As per the name, the CCPA is focused on 'consumers' – which includes users of free services as well as paying customers – and employees. The CCPA imparts California residents, even if they are temporarily outside of the state, with the certain rights involving:
- Knowing what personal information is gathered
- Learning how personal information is used and shared
- Deleting of personal information collected
- Opting out of personal information sales
Exercising these rights without discrimination
What is the scope?
The scope of the CCPA is far narrower than the GDPR, relating to California residents, applying to for-profit businesses, and excluding nonprofit organizations or government agencies. A business is liable under the CCPA if they meet any of the following criteria:
- Experience more than $25 million in gross revenue annually
- Accesses the personal information of 50,000 or more residents
- Produce 50% or more revenue from selling resident's information
The regulation is squarely aimed at medium and large businesses rather than small ones, but most companies specializing in data sales will still fall under its requirements no matter their size.
The CCPA also only applies to Californian residents as defined by tax legislation – meaning anyone who resides there long enough to pay some form of tax. This contrasts with the GDPR which is more accommodating of temporary residents in the EU.
How can businesses comply on an ongoing basis?

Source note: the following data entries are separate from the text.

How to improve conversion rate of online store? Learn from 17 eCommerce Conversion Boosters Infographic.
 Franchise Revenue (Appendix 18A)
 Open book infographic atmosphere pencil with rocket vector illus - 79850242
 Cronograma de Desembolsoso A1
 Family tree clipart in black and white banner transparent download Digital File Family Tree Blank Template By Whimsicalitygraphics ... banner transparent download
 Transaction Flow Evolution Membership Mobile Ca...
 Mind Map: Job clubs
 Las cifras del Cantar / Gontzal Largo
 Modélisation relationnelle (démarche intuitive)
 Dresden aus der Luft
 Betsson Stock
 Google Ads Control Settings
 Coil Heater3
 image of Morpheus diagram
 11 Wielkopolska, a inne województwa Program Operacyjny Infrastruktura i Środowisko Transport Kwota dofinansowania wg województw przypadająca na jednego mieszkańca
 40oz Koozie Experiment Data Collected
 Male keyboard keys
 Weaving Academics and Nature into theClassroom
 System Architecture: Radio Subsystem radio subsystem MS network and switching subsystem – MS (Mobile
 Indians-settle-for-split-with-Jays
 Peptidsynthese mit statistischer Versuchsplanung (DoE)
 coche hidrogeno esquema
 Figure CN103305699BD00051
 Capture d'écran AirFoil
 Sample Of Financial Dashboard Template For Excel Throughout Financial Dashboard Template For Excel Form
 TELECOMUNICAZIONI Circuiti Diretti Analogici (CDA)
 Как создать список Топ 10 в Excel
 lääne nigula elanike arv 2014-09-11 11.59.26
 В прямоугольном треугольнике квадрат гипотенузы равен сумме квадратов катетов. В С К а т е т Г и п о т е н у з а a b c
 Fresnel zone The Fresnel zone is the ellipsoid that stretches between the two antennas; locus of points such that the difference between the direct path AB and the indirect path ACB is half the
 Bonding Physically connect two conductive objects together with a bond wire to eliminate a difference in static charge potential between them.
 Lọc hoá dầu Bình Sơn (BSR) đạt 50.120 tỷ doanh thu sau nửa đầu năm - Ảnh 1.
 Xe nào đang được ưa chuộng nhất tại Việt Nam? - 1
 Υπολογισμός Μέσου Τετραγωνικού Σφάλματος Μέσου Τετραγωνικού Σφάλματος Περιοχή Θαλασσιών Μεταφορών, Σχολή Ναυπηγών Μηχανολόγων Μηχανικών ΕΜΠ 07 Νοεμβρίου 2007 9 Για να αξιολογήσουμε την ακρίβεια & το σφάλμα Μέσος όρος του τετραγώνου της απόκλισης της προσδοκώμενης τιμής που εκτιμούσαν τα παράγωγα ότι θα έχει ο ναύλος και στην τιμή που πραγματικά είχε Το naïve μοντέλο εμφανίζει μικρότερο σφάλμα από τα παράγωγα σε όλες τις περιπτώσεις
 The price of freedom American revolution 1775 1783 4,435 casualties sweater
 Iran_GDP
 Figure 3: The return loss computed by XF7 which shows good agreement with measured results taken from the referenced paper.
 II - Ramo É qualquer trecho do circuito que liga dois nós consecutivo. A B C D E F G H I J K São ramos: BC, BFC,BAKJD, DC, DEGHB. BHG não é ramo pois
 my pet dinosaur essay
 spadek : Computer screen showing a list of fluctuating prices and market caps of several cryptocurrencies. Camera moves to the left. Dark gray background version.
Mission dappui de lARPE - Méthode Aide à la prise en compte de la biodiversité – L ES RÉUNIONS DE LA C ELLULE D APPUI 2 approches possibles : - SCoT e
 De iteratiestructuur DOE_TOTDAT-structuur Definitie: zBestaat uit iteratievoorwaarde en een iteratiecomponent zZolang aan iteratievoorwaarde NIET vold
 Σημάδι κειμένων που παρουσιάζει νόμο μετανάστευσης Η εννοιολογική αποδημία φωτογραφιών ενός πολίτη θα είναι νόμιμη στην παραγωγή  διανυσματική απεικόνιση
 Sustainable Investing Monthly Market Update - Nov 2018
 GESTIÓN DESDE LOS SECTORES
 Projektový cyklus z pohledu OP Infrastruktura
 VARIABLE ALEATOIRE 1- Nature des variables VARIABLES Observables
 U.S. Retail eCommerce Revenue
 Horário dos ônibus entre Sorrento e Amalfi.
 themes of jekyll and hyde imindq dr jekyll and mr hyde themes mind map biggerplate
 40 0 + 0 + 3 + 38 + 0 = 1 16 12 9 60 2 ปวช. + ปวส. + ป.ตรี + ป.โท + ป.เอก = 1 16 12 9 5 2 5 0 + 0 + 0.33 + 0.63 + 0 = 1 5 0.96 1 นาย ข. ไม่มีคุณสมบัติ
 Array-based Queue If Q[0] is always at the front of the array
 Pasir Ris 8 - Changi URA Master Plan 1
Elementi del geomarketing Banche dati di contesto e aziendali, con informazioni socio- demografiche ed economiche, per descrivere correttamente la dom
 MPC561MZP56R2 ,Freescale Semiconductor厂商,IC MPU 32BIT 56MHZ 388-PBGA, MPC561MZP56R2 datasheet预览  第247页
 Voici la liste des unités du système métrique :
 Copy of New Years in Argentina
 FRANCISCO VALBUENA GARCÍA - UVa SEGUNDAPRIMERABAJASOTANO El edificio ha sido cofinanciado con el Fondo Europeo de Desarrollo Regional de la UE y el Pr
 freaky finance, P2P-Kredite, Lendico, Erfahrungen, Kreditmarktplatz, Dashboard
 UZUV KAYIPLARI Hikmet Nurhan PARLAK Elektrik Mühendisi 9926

Businesses that want to remain in compliance with the CCPA must do the following:
- Utilize reasonable security procedures regarding customers' personal information
- Train staff to help ensure consumer responses are handled accordingly
- Refrain from discriminating against consumers who exercise their rights under the law
- Delete personal information in a timely manner for consumers who request it
- Provide complete records for a 12-month period relating to a consumer's personal information following a verifiable request
What are the time limits?
The CCPA has taken a comparable approach to timescales to the GDPR. The standard CCPA response time for companies is 45 days to respond to a data request and can extend this for a further 45 days if they notify the requester within the initial deadline. This means that businesses will have a longer initial period than the GDPR's single calendar month, but the same overall extended deadline of roughly three months. As the CCPA deals in days rather than months, it also does away with any issues relating to months of different lengths.
Another notable difference in timing is that the CCPA only applies to information from within the past 12 months, whereas the GDPR's lack of limit can have businesses trawling through many years of data when it comes to a long-term customer or employee.
What is the maximum regulatory penalty under the CCPA?
Penalties for companies that do not comply with the CCPA can vary depending on the severity and the number of violations. The California attorney general's office can impose fines of up to $2,500 for each violation, which can increase to up to $7,500 if the violations were found to be intentional.